▸ BRIEF: Resume the essay on the terms of peace with Mexico, continuing after its last sentence.

-- BEGIN TEXT SHOWN --

VIII. – TERMS OF PEACE
I have said that the unfounded claim of Texas to the territory between the Nueces and the Rio Norte, was the greatest impediment to peace. Of this there can be no doubt. For if, relinquishing the spirit of military conquest, nothing shall be required but the indemnities due to our citizens, the United States have only to accept the terms which have been offered by the Mexican Government. It consents to yield a territory five degrees of latitude, or near 350 miles in breadth, and extending from New Mexico to the Pacific. Although the greater part of this is quite worthless, yet the portion of California lying between the Sierra Neveda and the Pacific, and including the port of San Francisco, is certainly worth much more than the amount of indemnities justly due to our citizens. It is only in order to satisfy those claims, that an accession of territory may become necessary.
It is not believed that the Executive will favor the wild suggestions of a subjugation, or annexation of the whole of Mexico, or of any of its interior provinces. And, if I understand the terms offered by Mr. Trist, there was no intention to include within the cessions required, the Province of New Mexico. But the demand of both Old and New California, or of a sea-coast of more than thirteen hundred miles in length (lat. 23° to 42°), is extravagant and unnecessary. The Peninsula is altogether worthless, and there is nothing worth contending for South of San Diego, or about lat. 32°.
In saying that, if conquest is not the object of the war, and if the pretended claim of Texas to the Rio del Norte shall be abandoned, there cannot be any insuperable obstacle to the restoration of peace, it is by no means intended to assert that the terms heretofore proposed by either party are at this time proper. And I apprehend that the different views of the subject entertained by those who sincerely desire a speedy and just peace, may create some difficulty. There are some important considerations which may become the subject of subsequent arrangements. For the present, nothing more is strictly required than to adopt the principle of status ante bellum, or, in other words, to evacuate the Mexican territory, and to provide for the payment of the indemnities due to our citizens. The scruples of those who object to any cession whatever of territory, except on terms unacceptable to the Southern States, might be removed by a provision, that would only pledge a territory sufficient for the purpose, and leave it in the possession of the United States until the indemnities had been fully paid.

-- END TEXT SHOWN --
-- BEGIN DATA SEGMENT --

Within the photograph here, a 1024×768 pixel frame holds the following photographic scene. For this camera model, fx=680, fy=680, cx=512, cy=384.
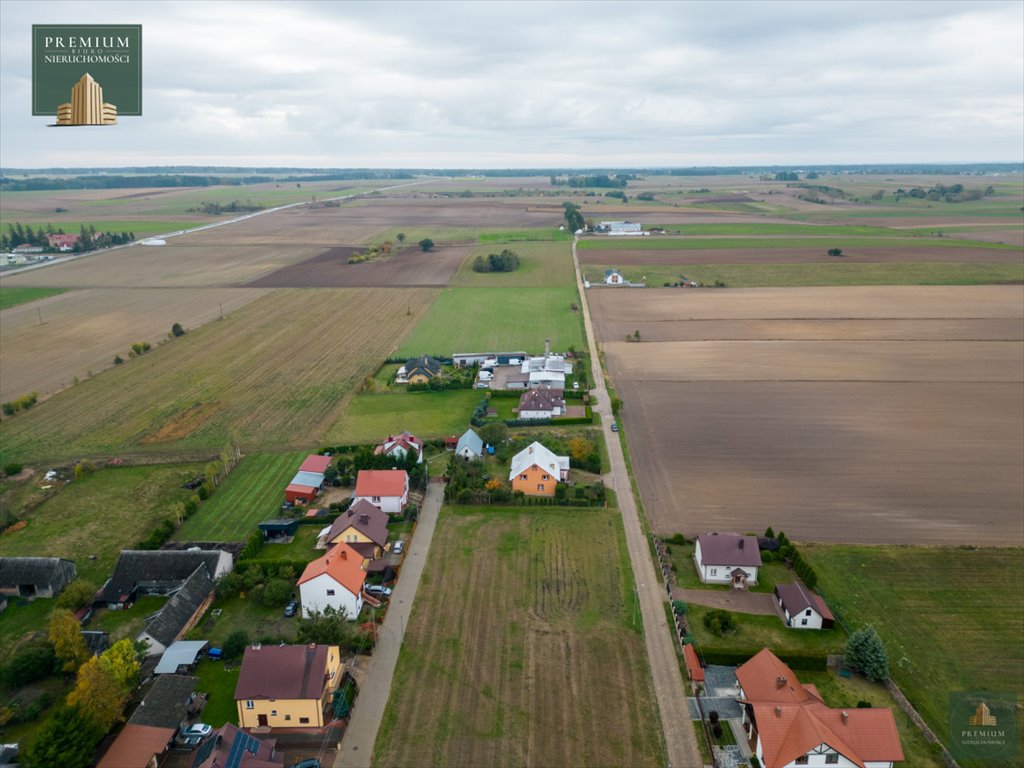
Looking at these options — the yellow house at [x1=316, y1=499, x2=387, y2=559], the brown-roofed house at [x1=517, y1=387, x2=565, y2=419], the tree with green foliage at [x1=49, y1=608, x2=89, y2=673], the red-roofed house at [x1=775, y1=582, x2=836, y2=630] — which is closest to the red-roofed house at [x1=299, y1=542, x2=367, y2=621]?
the yellow house at [x1=316, y1=499, x2=387, y2=559]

-- END DATA SEGMENT --

▸ OUTPUT FOR THIS TASK:
Was I to listen exclusively to my own feelings and opinions, I would say, that, if the propositions which I have attempted to establish are correct; if I am not mistaken in my sincere conviction, that the war was unprovoked by the Mexicans, and has been one of iniquitous aggression on our part; it necessarily follows that, according to the dictates of justice, the United States are bound to indemnify them, for having invaded their territory, bombarded their towns, and inflicted all the miseries of war on a people, who were fighting in defence of their own homes. If all this be true, the United States would give but an inadequate compensation for the injuries they have inflicted, by assuming the payment of the indemnities justly due to their own citizens.
Even if a fair purchase of territory should be convenient to both parties, it would be far preferable to postpone it for the present, among other reasons, in order that it should not have the appearance of being imposed on Mexico. There are also some important considerations, to which it may not be improper to call at this time the public attention.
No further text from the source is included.